Texte fourni:
____________

« De la prêtrise à l’abandon des doctrines. » Roger Sougnez

 

De la prêtrise à l’abandon des doctrines

 

« Mon livre va à contre-courant de la mentalité croyante ambiante, car il témoigne de mon abandon de l’Église Catholique et de mon cheminement vers l’incroyance religieuse avec sa justification. »

Roger Sougnez

 

Je lis en ce moment De la prêtrise à l’abandon des doctrines [1]. Un livre de déconditionnement salutaire, de Roger Sougnez. S’il n’a pas la forme du pamphlet, il n’en conserve pas moins le tranchant de l’épée. Venant d’un prêtre qui a quitté le sacerdoce en 1987, âgé aujourd’hui de 90 ans, c’est chose suffisamment rare et précieuse pour s’y arrêter un instant. En d’autres temps, à n’en pas douter, pareille audace aurait valu à son auteur la mise à l’Index et les bûchers de l’Inquisition. Mais, au XXIe siècle, comment croire encore à tant d’inepties religieuses ?

____________

Items fournis:

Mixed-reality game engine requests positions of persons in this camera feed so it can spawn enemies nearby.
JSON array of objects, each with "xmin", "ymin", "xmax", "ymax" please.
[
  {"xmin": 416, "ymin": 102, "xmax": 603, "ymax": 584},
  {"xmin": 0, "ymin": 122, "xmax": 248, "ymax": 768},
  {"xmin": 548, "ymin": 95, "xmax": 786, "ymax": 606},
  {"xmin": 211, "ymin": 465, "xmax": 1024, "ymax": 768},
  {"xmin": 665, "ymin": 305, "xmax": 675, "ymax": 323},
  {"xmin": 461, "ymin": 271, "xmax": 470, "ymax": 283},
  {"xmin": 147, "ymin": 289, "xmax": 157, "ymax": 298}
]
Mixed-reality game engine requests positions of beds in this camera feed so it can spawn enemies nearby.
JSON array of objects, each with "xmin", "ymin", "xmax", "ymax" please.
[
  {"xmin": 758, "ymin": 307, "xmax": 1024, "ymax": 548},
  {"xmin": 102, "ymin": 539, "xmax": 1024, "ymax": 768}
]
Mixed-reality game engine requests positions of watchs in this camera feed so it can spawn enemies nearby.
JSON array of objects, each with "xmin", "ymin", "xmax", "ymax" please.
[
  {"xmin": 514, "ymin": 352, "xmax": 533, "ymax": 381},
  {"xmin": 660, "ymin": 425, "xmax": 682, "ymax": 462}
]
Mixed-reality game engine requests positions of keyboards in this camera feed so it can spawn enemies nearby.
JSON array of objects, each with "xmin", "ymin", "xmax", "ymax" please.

____________

Tâches à faire:
**a)** D'après le texte sur le livre de Roger Sougnez, réponds à ces questions :
(i) De quelle Église l'auteur dit-il s'être détaché ?
(ii) En quelle année a-t-il quitté le sacerdoce ?
(iii) Quel âge a-t-il aujourd'hui ?
**b)** Reprends le passage du texte sur le livre de Roger Sougnez qui va de « Je lis en ce » jusqu'à « tant d’inepties religieuses ? », en remplaçant « salutaire » par « bienvenu ».
Les items sont un matériau à part, sans lien avec le texte.

Réponses aux tâches:
**a)**
(i) L'Église catholique.
(ii) En 1987.
(iii) 90 ans.

**b)**
Je lis en ce moment De la prêtrise à l’abandon des doctrines [1]. Un livre de déconditionnement bienvenu, de Roger Sougnez. S’il n’a pas la forme du pamphlet, il n’en conserve pas moins le tranchant de l’épée. Venant d’un prêtre qui a quitté le sacerdoce en 1987, âgé aujourd’hui de 90 ans, c’est chose suffisamment rare et précieuse pour s’y arrêter un instant. En d’autres temps, à n’en pas douter, pareille audace aurait valu à son auteur la mise à l’Index et les bûchers de l’Inquisition. Mais, au XXIe siècle, comment croire encore à tant d’inepties religieuses ?